指示内容 1: 出典によると、端末専用の充電器は何と称されていますか。

::: 出典

説明

情報処理装置及び端末並びに充電器

【課題】端末に搭載された二次電池の容量が一旦不足した後は、専用の充電器が無ければ当該端末を使用できないようにする。
【解決手段】充電器3は、プログラムを記憶するプログラム記憶部35を備える。端末2は、接続状態にある充電器3のプログラム記憶部35からプログラムを取り込む。そして、充電器3から取り込んだプログラムを揮発性記憶部203に格納する。端末2は、この揮発性記憶部203に格納されたプログラムに基づいて情報処理を行う。

【発明の詳細な説明】
【技術分野】
【0001】
本発明は、二次電池を駆動電源として搭載してなる端末と、前記二次電池を充電するための充電器とを備えた情報処理装置に関する。
【背景技術】
【0002】
例えば流通・物流の分野においては、発注,受注、検品等の業務用機器として携帯型の端末、いわゆるハンディターミナルが使用される。これらの端末は、携帯性を高めるために、駆動電源として二次電池(バッテリ)を搭載している。このため通常は、クレイドルと称される端末専用の充電器と組み合わされて利用される。

::::::
::: 抽出データ

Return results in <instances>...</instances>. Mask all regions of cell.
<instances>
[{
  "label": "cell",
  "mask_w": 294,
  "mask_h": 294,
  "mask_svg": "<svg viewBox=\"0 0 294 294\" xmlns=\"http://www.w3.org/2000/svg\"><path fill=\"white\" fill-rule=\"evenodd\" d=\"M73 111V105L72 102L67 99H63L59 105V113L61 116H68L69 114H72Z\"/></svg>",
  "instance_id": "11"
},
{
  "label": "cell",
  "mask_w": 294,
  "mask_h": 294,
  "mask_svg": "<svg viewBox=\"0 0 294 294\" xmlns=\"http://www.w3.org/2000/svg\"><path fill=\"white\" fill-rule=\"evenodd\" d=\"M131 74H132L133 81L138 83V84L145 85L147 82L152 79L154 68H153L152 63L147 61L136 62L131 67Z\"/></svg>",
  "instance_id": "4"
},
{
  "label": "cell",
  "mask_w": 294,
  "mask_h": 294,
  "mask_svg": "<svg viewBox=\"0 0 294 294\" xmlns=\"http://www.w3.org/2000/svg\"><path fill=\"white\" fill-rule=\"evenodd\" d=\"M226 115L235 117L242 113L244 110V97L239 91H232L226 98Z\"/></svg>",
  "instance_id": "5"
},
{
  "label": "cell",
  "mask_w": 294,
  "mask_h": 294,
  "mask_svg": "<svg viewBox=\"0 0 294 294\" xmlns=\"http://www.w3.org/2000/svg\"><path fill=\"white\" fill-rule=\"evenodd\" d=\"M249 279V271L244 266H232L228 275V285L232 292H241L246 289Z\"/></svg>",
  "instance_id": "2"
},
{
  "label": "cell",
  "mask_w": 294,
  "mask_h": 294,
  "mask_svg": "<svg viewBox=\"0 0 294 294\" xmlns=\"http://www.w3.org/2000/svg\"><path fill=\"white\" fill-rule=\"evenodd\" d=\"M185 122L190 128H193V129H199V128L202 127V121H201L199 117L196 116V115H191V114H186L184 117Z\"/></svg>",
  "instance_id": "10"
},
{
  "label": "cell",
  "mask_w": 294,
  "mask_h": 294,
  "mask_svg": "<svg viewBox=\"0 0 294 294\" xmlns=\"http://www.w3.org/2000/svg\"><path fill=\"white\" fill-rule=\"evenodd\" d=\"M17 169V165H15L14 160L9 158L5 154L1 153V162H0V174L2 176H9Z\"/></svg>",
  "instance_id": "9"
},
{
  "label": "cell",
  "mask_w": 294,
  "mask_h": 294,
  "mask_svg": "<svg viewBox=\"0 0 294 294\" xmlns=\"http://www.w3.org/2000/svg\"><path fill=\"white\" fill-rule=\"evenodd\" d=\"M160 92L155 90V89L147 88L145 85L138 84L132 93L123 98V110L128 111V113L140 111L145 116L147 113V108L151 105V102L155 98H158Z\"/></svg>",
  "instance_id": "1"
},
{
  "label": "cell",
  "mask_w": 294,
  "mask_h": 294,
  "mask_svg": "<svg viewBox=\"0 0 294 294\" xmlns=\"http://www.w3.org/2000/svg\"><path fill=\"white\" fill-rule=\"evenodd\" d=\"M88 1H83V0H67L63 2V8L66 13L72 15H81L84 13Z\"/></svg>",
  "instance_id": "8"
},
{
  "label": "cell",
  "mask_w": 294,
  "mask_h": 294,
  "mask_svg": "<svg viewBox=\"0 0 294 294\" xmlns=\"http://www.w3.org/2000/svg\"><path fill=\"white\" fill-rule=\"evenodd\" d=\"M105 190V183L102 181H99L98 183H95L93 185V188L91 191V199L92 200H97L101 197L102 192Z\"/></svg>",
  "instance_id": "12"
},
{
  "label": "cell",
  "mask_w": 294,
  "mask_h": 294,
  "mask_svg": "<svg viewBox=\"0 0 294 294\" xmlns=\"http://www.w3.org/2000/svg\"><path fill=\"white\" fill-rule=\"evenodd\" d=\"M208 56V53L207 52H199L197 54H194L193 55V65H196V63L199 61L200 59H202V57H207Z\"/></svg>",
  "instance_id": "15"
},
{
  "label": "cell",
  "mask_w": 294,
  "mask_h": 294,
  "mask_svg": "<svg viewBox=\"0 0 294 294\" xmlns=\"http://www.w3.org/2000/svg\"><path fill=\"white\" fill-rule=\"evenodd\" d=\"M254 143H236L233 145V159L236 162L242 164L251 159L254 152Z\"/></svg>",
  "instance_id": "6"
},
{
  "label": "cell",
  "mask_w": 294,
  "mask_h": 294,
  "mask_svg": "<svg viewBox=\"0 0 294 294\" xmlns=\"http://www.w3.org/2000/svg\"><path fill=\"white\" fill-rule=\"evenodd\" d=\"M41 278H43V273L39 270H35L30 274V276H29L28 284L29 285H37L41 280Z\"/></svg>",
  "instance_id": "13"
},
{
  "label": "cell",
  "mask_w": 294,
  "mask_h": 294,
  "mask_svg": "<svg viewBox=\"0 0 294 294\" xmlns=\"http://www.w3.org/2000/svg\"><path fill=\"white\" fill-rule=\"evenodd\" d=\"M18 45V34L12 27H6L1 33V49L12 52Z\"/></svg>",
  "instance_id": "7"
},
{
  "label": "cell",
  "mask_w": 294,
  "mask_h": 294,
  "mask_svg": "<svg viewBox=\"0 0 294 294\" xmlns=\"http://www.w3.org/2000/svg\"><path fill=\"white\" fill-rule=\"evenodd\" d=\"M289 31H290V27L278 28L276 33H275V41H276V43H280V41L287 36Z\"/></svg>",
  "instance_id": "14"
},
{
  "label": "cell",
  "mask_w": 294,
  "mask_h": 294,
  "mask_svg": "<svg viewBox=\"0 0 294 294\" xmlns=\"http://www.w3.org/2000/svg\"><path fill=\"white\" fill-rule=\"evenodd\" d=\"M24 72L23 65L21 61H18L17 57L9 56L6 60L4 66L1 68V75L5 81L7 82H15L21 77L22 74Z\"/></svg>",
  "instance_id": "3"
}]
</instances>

::::::

指示内容 2: 上の行のうち、「instances」という文字列を含む行を数えてください。数だけを答えてください。

完全な回答 1: クレイドルと称されています。

完全な回答 2: 3